# [Instruction]
Reproduce the material below word for word, leaving out the pictures.

# [Task inputs]
------------

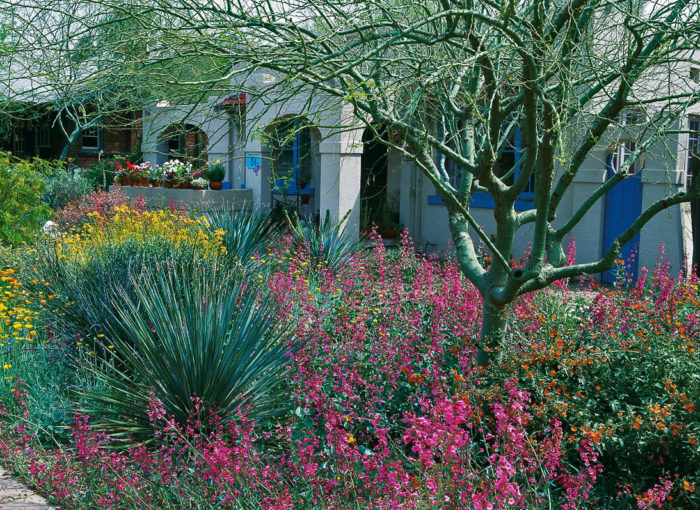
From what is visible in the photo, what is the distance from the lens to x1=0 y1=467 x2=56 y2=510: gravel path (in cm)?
362

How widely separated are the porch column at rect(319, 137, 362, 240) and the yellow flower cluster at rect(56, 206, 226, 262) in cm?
322

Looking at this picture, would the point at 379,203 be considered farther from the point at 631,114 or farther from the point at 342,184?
the point at 631,114

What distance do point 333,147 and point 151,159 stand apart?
9474 mm

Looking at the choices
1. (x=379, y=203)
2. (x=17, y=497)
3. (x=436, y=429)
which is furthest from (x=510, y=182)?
(x=17, y=497)

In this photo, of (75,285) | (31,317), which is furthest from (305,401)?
(31,317)

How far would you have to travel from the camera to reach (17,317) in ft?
19.4

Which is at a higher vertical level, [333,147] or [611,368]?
[333,147]

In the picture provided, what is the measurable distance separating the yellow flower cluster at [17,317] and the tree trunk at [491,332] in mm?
3326

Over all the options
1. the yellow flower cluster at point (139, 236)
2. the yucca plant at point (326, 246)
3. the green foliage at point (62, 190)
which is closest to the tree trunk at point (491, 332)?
the yellow flower cluster at point (139, 236)

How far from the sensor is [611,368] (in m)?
4.30

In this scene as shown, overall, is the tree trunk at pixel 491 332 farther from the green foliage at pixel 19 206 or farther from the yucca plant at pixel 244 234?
the green foliage at pixel 19 206

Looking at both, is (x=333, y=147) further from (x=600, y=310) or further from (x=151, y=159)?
(x=151, y=159)

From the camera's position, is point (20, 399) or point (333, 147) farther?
point (333, 147)

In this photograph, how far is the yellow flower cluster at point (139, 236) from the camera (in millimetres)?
6797
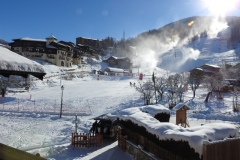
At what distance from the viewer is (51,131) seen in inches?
736

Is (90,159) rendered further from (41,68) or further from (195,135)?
(41,68)

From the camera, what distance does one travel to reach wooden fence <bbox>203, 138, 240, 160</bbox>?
23.6ft

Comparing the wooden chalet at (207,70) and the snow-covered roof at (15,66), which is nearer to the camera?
the snow-covered roof at (15,66)

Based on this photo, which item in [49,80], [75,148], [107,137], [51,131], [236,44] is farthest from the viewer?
[236,44]

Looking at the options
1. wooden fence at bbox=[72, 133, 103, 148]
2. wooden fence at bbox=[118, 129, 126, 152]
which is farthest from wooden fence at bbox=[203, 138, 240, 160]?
wooden fence at bbox=[72, 133, 103, 148]

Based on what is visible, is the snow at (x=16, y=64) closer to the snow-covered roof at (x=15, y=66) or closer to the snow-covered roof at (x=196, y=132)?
the snow-covered roof at (x=15, y=66)

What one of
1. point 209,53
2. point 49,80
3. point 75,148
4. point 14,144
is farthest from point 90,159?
point 209,53

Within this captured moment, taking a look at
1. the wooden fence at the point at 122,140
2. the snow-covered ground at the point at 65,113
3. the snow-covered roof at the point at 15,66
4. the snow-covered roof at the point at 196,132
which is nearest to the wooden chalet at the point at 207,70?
the snow-covered ground at the point at 65,113

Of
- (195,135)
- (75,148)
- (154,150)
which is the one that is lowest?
(75,148)

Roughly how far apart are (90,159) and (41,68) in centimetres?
863

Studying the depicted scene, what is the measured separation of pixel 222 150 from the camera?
25.7 feet

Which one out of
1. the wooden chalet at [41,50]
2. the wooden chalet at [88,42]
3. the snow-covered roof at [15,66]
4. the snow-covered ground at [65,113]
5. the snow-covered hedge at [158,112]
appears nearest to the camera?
the snow-covered roof at [15,66]

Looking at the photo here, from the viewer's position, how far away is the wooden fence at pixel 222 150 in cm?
718

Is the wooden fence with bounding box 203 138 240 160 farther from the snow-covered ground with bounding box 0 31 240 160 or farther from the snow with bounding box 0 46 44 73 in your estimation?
the snow-covered ground with bounding box 0 31 240 160
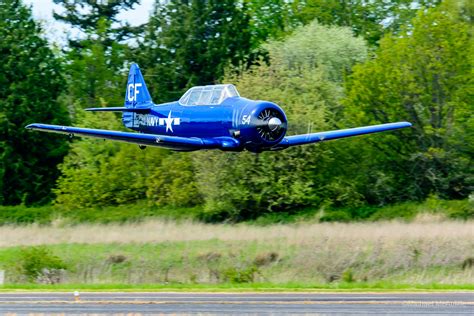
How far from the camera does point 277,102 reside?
44.6 metres

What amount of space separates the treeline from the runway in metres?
19.1

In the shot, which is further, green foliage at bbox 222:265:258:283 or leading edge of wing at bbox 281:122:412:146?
leading edge of wing at bbox 281:122:412:146

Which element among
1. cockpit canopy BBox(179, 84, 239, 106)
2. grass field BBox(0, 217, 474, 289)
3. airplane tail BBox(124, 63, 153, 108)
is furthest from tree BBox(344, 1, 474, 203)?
cockpit canopy BBox(179, 84, 239, 106)

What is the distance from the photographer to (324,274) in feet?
97.7

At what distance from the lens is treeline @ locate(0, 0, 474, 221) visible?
4356 cm

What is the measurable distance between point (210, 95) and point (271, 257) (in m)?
6.16

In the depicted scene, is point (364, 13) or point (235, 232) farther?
point (364, 13)

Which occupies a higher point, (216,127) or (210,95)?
(210,95)

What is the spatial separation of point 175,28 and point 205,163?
1667 centimetres

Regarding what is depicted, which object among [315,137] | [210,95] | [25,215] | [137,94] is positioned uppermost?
[210,95]

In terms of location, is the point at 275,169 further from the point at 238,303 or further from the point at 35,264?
the point at 238,303

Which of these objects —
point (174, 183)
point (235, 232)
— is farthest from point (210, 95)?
point (174, 183)

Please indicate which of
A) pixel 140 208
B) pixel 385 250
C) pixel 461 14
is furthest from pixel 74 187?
pixel 461 14

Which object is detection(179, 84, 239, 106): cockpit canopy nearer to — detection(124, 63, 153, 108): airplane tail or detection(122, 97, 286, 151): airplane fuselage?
detection(122, 97, 286, 151): airplane fuselage
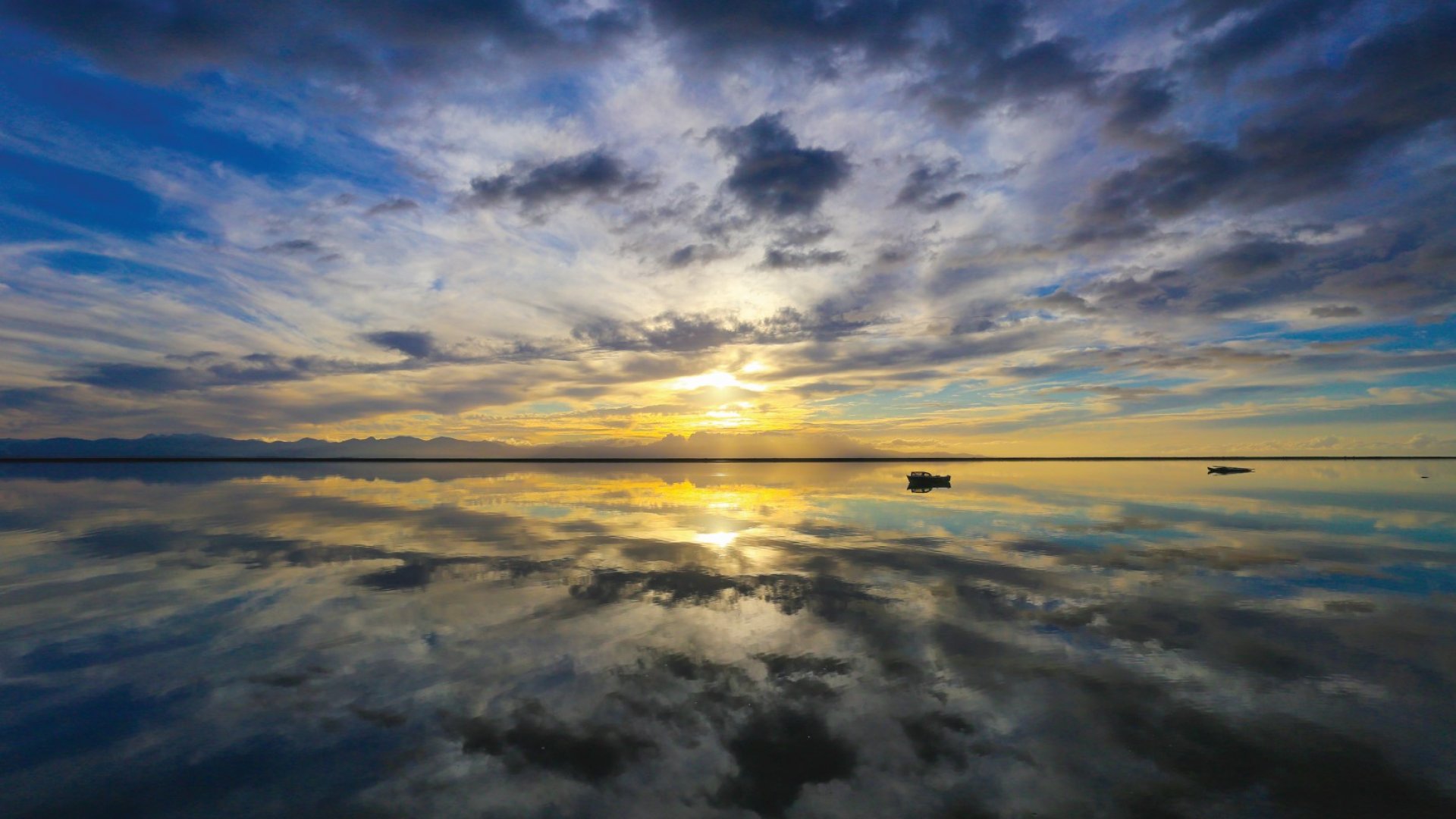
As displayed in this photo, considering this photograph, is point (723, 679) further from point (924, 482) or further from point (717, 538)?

------------

# [Written answer]
From what is visible in the photo, what is the distance from the lens to x1=0 y1=467 x2=56 y2=510: gravel path (in cm)?
362

How widely separated are the porch column at rect(319, 137, 362, 240) and the yellow flower cluster at rect(56, 206, 226, 262) in cm?
322

Looking at this picture, would the point at 379,203 be considered farther from the point at 631,114 or farther from the point at 342,184?
the point at 631,114

What distance do point 333,147 and point 151,159 stand apart?
9474 mm

Looking at the choices
1. (x=379, y=203)
2. (x=17, y=497)
3. (x=436, y=429)
which is furthest from (x=510, y=182)?
(x=17, y=497)

In this photo, of (75,285) | (31,317), which is furthest from (305,401)?
(31,317)

How far would you have to travel from the camera to reach (17,317) in ft?
19.4

Which is at a higher vertical level, [333,147] or [611,368]?
[333,147]

In the picture provided, what is the measurable distance separating the yellow flower cluster at [17,317] and the tree trunk at [491,332] in mm?
3326

Over all the options
1. the yellow flower cluster at point (139, 236)
2. the yucca plant at point (326, 246)
3. the green foliage at point (62, 190)
which is closest to the tree trunk at point (491, 332)?
the yellow flower cluster at point (139, 236)

How far from the sensor is [611,368] (in m)?
4.30

In this scene as shown, overall, is the tree trunk at pixel 491 332 farther from the green foliage at pixel 19 206 or farther from the yucca plant at pixel 244 234?
the green foliage at pixel 19 206

Looking at both, is (x=333, y=147) further from (x=600, y=310) or further from (x=151, y=159)?
(x=151, y=159)

From the camera's position, is point (20, 399) or point (333, 147) farther?
point (333, 147)

In this photograph, how far is the yellow flower cluster at point (139, 236) from the camera (in millimetres)?
6797
At what distance from the viewer is (51,131) seen in inches?
736

Is (90,159) rendered further from (41,68) or further from (195,135)?
(41,68)

From the camera, what distance does one travel to reach wooden fence <bbox>203, 138, 240, 160</bbox>?
23.6ft

Comparing the wooden chalet at (207,70) and the snow-covered roof at (15,66), which is nearer to the camera?
the snow-covered roof at (15,66)

Based on this photo, which item in [49,80], [75,148], [107,137], [51,131], [236,44] is farthest from the viewer?
[236,44]

Looking at the options
1. wooden fence at bbox=[72, 133, 103, 148]
2. wooden fence at bbox=[118, 129, 126, 152]
which is farthest from wooden fence at bbox=[203, 138, 240, 160]?
wooden fence at bbox=[72, 133, 103, 148]

Based on what is visible, is the snow at (x=16, y=64) closer to the snow-covered roof at (x=15, y=66) or closer to the snow-covered roof at (x=196, y=132)?
the snow-covered roof at (x=15, y=66)

What one of
1. point 209,53
2. point 49,80
3. point 75,148
4. point 14,144
is farthest from point 90,159?
point 209,53

Within this captured moment, taking a look at
1. the wooden fence at the point at 122,140
2. the snow-covered ground at the point at 65,113
3. the snow-covered roof at the point at 15,66
4. the snow-covered roof at the point at 196,132
which is nearest to the wooden chalet at the point at 207,70?
the snow-covered ground at the point at 65,113

Of
- (195,135)
- (75,148)
- (154,150)
which is the one that is lowest?
(75,148)

Roughly how far apart are (90,159) and (41,68) in centimetres?
863

Studying the depicted scene, what is the measured separation of pixel 222 150 from the camera?
25.7 feet

Which one out of
1. the wooden chalet at [41,50]
2. the wooden chalet at [88,42]
3. the snow-covered roof at [15,66]
4. the snow-covered ground at [65,113]
5. the snow-covered hedge at [158,112]
appears nearest to the camera?
the snow-covered roof at [15,66]

Looking at the photo here, from the viewer's position, how far away is the wooden fence at pixel 222 150 in cm?
718

Is the wooden fence with bounding box 203 138 240 160 farther from the snow-covered ground with bounding box 0 31 240 160 or farther from the snow with bounding box 0 46 44 73 in your estimation?
the snow-covered ground with bounding box 0 31 240 160
How far from the camera does point 277,102 reside?
44.6 metres

What amount of space separates the treeline from the runway in metres?
19.1

In the shot, which is further, green foliage at bbox 222:265:258:283 or leading edge of wing at bbox 281:122:412:146?
leading edge of wing at bbox 281:122:412:146

Which element among
1. cockpit canopy BBox(179, 84, 239, 106)
2. grass field BBox(0, 217, 474, 289)
3. airplane tail BBox(124, 63, 153, 108)
is furthest from tree BBox(344, 1, 474, 203)?
cockpit canopy BBox(179, 84, 239, 106)

What is the distance from the photographer to (324,274) in feet?
97.7

At what distance from the lens is treeline @ locate(0, 0, 474, 221) visible?
4356 cm

What is the measurable distance between point (210, 95) and point (271, 257) (in m)?
6.16

In the depicted scene, is point (364, 13) or point (235, 232) farther?
point (364, 13)

Which occupies a higher point, (216,127) or (210,95)?
(210,95)

What is the spatial separation of point 175,28 and point 205,163?
1667 centimetres

Regarding what is depicted, which object among [315,137] | [210,95] | [25,215] | [137,94] is positioned uppermost?
[210,95]

In terms of location, is the point at 275,169 further from the point at 238,303 or further from the point at 35,264?
the point at 238,303

Which of these objects —
point (174, 183)
point (235, 232)
— is farthest from point (210, 95)?
point (174, 183)

Please indicate which of
A) pixel 140 208
B) pixel 385 250
C) pixel 461 14
is furthest from pixel 74 187?
pixel 461 14

Which object is detection(179, 84, 239, 106): cockpit canopy nearer to — detection(124, 63, 153, 108): airplane tail or detection(122, 97, 286, 151): airplane fuselage?
detection(122, 97, 286, 151): airplane fuselage
As displayed in this photo, considering this photograph, is point (723, 679) further from point (924, 482) or further from point (717, 538)?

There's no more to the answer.